We’ve seen women cropped out of IKEA catalogs, Israeli female ministers cropped out of government images, Angela Merkel cropped out of a post-Charlie Hebdo attack solidarity march, and this interesting way to show Hillary Clinton without, you know, actually showing her.
But a recent advertisement for an Israeli kids’ clothing shop reached a new level of cropping out women — or, more accurately, girls — and we honestly don’t know if we should cry, be angry, or be generally dumbstruck by their creativity.
Chochmat Nashim — an amazing group of observant women who are fighting the exclusion of women from orthodoxy — recently posted on Facebook this ad from the Israeli store, Babyline, promoting a big sale. The professionally designed advert has cropped out little girls in a way that is truly freaky. Look below and see if you can spot it:
Yes, that’s right: Instead of showing photos of (modestly dressed, prepubescent) girls, the advertisement replaces girls completely with dolls. Honestly, we’ve never seen anything like this — the result is so creepy and disturbing it almost feels like an ad for a horror film.
Some commenters were fast to point out the symbolism of replacing real-life girls with dolls. Rachel Furman Lewkowicz wrote, “Ultimate objectification — substitute an OBJECT for a living human female.”
“Message: it’s fine to see them as long as they don’t move or speak or live,” Sara K. Eisen, another commenter, added.
According to an article in the Jewish Press, the basis for this relatively new phenomenon is unknown. Some believe it’s a very extreme interpretation of Jewish modesty laws, while others believe that, as much of the ultra-Orthodox community shifts to the right, these publications are competing to be the most religiously observant.

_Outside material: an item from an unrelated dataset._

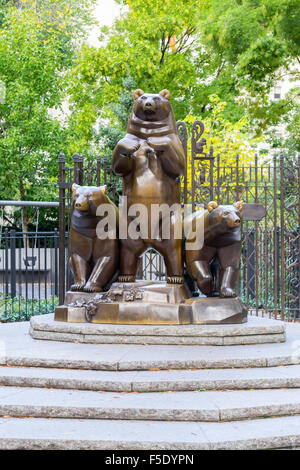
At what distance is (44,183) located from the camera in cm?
2031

Either way, there seems to be no basis in Jewish law to hide images of girls and women if they are modestly dressed. Moreover, this erasure can seem to be actively offensive and harmful, as in this truly egregious case of women being blurred out of historical Holocaust photos.
As mothers — and as humans — the idea that we can’t even show little girls in an ad is beyond upsetting. Are we really so scared of the bodies of little girls? And what does this say about the men who these images are cropped for?! Are we really to believe that there is any conscionable reason to censor the bodies of modestly dressed little girls? It’s honestly chilling.